1) Успенский В. А. Почему на клетке слона написано “буйвол”: Наблюдения о словесных квипрокво (подменах текста) и их причинах // Новое литературное обозрение. 1997. № 28. С. 337.
2) Что позволено Юпитеру, не позволено быку (лат.).
3) Или в Англии — но только не во Франции:
“Рассудка француз не имеет, да и иметь его почел бы за величайшее для себя несчастье”. Эту фразу написал еще в прошлом столетии Фонвизин, и, Боже мой, как, должно быть, весело она у него написалась. Бьюсь об заклад, что у него щекотало от удовольствия на сердце, когда он ее сочинял. И кто знает, может, и все-то мы после Фонвизина, три-четыре поколенья сряду, читали ее не без некоторого наслаждения. Все подобные, отделывающие иностранцев фразы, даже если и теперь встречаются, заключают для нас, русских, что-то неотразимо приятное. Разумеется, только в глубокой тайне, даже подчас от самих себя в тайне.
Так начинает Достоевский вторую главу своих “Зимних заметок о летних впечатлениях”. Иного мнения о французах Наполеон Бонапарт. В письме от 24 мая 1796 г. он писал (цитирую по книге: Крылов А. Н. Мои воспоминания. Л., 1979. С. 438):
Все гениальные люди, все, кто занял почетное место на поприще науки, суть французы, какова бы ни была та страна, где они родились.
Каким образом национальный характер одной нации отражается в истинных или ложных представлениях о нем той же самой или, напротив, другой нации — это есть богатая и заслуживающая особого рассмотрения тема.

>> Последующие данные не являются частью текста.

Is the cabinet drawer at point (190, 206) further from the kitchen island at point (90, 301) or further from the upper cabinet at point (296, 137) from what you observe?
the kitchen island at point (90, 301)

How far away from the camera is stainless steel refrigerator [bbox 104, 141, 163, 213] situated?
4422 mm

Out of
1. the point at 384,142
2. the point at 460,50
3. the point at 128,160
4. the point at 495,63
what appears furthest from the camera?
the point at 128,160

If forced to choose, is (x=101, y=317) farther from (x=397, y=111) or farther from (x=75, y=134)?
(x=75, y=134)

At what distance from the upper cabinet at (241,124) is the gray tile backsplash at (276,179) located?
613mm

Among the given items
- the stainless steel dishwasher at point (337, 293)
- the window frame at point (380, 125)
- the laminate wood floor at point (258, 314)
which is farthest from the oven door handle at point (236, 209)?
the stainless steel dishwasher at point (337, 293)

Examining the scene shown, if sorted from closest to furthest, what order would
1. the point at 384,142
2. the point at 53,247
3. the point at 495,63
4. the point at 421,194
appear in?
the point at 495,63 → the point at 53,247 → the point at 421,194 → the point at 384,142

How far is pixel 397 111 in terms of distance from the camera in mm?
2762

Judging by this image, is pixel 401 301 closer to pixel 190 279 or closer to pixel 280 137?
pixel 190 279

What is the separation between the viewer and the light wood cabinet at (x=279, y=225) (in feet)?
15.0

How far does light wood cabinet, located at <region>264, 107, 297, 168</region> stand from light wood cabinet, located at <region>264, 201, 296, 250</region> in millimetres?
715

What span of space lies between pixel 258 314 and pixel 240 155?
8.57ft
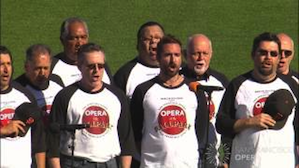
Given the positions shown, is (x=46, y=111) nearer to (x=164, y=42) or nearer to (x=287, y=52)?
(x=164, y=42)

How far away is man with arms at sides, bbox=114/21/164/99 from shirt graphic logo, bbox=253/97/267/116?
1.27m

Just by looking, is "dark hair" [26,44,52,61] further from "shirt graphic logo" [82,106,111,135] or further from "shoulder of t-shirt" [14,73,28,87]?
"shirt graphic logo" [82,106,111,135]

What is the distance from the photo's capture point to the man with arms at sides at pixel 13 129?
8.46 m

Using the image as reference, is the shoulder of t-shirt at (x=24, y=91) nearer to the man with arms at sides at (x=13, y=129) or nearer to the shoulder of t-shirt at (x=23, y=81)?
the man with arms at sides at (x=13, y=129)

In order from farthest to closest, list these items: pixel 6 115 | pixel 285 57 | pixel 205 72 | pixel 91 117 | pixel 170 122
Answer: pixel 285 57
pixel 205 72
pixel 170 122
pixel 91 117
pixel 6 115

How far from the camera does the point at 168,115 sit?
8789 millimetres

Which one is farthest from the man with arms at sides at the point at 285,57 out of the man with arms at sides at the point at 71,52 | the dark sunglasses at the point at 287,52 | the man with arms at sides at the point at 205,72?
the man with arms at sides at the point at 71,52

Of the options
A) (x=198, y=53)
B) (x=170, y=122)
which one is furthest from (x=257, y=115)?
(x=198, y=53)

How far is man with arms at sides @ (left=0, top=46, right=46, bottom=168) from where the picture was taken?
846 cm

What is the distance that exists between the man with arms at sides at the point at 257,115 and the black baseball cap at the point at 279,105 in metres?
0.05

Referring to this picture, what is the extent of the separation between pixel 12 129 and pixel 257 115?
6.52ft

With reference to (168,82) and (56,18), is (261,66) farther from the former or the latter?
(56,18)

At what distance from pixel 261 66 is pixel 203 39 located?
2.40 feet

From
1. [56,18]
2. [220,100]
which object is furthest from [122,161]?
[56,18]
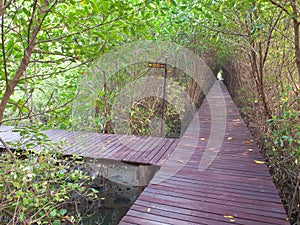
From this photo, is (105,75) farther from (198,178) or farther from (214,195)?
(214,195)

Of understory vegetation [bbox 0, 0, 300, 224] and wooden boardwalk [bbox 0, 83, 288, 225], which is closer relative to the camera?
understory vegetation [bbox 0, 0, 300, 224]

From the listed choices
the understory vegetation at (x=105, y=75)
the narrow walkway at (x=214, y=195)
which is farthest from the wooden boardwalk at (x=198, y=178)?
the understory vegetation at (x=105, y=75)

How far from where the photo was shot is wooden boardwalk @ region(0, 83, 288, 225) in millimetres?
1845

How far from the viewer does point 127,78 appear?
496 centimetres

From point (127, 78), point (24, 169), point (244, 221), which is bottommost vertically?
point (244, 221)

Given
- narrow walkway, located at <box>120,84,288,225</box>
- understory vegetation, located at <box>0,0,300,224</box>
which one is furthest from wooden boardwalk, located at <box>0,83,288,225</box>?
understory vegetation, located at <box>0,0,300,224</box>

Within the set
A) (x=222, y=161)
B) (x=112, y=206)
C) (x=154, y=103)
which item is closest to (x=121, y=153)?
(x=112, y=206)

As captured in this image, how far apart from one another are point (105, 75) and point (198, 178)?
2570 millimetres

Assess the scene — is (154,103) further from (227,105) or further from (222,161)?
(222,161)

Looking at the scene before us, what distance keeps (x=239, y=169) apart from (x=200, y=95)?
4970 mm

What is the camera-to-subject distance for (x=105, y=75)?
4.39 metres

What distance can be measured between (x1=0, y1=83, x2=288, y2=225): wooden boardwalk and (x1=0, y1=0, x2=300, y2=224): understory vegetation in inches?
13.2

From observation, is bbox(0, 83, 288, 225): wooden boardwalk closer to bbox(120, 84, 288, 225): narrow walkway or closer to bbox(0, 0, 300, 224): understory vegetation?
bbox(120, 84, 288, 225): narrow walkway

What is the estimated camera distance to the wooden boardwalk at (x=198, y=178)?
6.05 ft
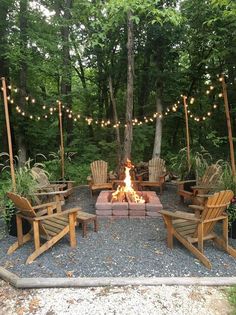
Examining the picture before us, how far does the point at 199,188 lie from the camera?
5.34 meters

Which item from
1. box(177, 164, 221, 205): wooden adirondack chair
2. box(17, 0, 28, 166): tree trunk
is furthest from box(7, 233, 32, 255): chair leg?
box(17, 0, 28, 166): tree trunk

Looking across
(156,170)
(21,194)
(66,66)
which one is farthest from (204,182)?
(66,66)

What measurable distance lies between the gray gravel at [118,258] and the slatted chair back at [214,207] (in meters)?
0.39

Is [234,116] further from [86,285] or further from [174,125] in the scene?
[86,285]

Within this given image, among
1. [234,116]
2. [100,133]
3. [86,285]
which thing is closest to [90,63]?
[100,133]

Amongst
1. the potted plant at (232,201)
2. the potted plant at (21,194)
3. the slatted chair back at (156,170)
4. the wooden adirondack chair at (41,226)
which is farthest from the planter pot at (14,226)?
the slatted chair back at (156,170)

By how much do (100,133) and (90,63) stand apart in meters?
2.64

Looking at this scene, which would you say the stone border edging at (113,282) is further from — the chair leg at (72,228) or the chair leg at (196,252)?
the chair leg at (72,228)

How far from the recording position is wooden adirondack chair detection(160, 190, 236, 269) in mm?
3494

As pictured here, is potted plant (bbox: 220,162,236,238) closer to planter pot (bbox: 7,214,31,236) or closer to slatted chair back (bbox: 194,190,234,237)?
slatted chair back (bbox: 194,190,234,237)

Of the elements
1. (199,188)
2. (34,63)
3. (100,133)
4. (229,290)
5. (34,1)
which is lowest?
(229,290)

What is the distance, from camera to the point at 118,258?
12.0 ft

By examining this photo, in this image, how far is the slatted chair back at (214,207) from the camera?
3.43 metres

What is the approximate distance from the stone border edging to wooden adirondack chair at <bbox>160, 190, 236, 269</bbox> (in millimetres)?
322
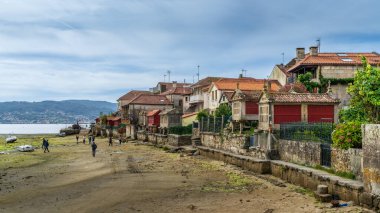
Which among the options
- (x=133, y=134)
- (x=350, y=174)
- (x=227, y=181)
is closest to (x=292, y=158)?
(x=227, y=181)

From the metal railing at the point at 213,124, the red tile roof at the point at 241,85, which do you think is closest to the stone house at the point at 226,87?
the red tile roof at the point at 241,85

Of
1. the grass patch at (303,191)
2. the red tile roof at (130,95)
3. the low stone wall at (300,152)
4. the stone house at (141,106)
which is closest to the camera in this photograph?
the grass patch at (303,191)

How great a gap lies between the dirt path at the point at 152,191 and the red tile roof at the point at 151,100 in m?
59.6

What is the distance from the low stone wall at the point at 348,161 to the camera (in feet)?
58.5

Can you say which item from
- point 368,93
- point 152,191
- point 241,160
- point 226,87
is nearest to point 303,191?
point 152,191

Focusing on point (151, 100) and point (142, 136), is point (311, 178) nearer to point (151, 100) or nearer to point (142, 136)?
point (142, 136)

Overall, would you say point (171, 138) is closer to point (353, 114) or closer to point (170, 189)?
point (353, 114)

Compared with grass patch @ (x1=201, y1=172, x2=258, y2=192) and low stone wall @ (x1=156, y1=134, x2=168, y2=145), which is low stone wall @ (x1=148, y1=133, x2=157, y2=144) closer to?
low stone wall @ (x1=156, y1=134, x2=168, y2=145)

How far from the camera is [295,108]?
110ft

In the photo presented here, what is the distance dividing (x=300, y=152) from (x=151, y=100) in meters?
70.6

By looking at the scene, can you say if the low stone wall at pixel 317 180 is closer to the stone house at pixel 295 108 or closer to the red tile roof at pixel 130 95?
the stone house at pixel 295 108

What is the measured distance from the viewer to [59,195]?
70.4 ft

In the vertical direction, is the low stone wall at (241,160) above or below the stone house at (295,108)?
below

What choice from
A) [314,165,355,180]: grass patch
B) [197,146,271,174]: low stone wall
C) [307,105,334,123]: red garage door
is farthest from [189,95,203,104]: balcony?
[314,165,355,180]: grass patch
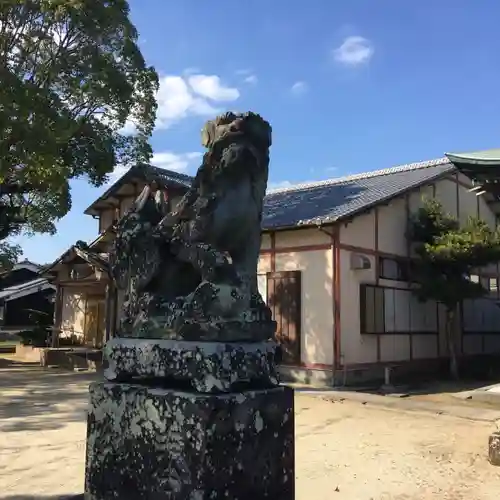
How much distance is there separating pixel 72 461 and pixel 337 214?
9.03m

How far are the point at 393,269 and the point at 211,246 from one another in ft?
45.5

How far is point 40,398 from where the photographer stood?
11336mm

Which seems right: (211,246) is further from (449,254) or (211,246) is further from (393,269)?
(393,269)

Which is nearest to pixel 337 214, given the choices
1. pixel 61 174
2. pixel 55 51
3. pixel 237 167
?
pixel 61 174

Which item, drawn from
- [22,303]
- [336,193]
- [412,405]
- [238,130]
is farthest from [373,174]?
[22,303]

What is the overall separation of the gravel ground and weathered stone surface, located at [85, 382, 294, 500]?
2.99 m

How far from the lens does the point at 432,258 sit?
48.5 ft

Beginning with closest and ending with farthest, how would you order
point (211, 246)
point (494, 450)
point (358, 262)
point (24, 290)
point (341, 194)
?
point (211, 246) → point (494, 450) → point (358, 262) → point (341, 194) → point (24, 290)

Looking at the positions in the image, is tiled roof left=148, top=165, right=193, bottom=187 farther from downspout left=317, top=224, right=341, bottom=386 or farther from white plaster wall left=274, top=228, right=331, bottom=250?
downspout left=317, top=224, right=341, bottom=386

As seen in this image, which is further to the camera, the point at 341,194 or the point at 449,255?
the point at 341,194

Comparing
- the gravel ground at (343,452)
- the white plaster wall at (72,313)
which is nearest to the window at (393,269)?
the gravel ground at (343,452)

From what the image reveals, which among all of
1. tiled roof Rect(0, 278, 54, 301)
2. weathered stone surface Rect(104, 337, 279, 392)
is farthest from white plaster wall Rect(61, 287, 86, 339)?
weathered stone surface Rect(104, 337, 279, 392)

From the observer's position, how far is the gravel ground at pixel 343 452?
529cm

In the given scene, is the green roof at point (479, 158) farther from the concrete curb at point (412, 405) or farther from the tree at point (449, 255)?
the tree at point (449, 255)
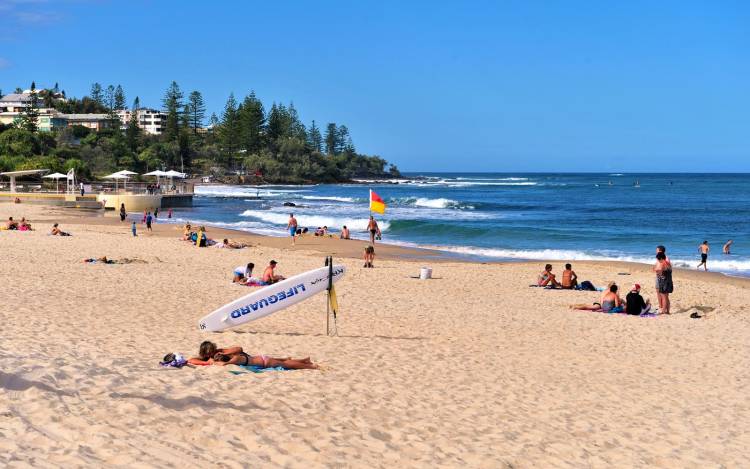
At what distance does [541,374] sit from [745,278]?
49.3 feet

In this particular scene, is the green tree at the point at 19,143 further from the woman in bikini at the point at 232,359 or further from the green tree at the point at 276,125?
the woman in bikini at the point at 232,359

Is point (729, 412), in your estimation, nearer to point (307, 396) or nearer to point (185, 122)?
point (307, 396)

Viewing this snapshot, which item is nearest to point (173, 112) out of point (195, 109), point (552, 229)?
point (195, 109)

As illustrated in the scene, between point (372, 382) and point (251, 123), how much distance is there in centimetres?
12098

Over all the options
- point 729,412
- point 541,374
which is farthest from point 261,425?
point 729,412

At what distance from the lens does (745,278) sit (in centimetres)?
2116

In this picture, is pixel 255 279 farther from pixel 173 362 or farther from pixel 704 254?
pixel 704 254

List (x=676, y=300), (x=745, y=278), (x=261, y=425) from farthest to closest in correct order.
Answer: (x=745, y=278) → (x=676, y=300) → (x=261, y=425)

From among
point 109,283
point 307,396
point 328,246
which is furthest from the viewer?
point 328,246

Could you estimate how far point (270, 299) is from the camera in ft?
31.5

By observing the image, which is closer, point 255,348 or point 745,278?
point 255,348

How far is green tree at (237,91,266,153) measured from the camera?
12412 centimetres

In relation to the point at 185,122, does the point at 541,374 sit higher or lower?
lower

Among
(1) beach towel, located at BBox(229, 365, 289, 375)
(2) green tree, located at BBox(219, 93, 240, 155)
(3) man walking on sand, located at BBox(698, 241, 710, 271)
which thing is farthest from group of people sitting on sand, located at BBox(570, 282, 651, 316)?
(2) green tree, located at BBox(219, 93, 240, 155)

4) Переводе довольно-таки вольном, следует сказать. Вот четыре наугад выбранных примера. В третьем абзаце английское “in Paris” переводится на русский как “в Париже, на рю Буало”. В том же абзаце слова “Mark Aldanov, two social revolutionaries, and a woman-doctor” переводятся так: “М. А. Алданов, И. И. Фондаминский, В. М. Зензинов и женщина-врач Коган-Бернштейн”. В английском варианте фигурируют американские издатели “W, X, Y, Z”, в русском они же обозначаются “Акс, Якс, Экс и Икс”. Наконец, в русском переводе слегка абстрактные “my old worlds” конкретизируются: теперь они суть “некогда мною построенные площади и балконы”.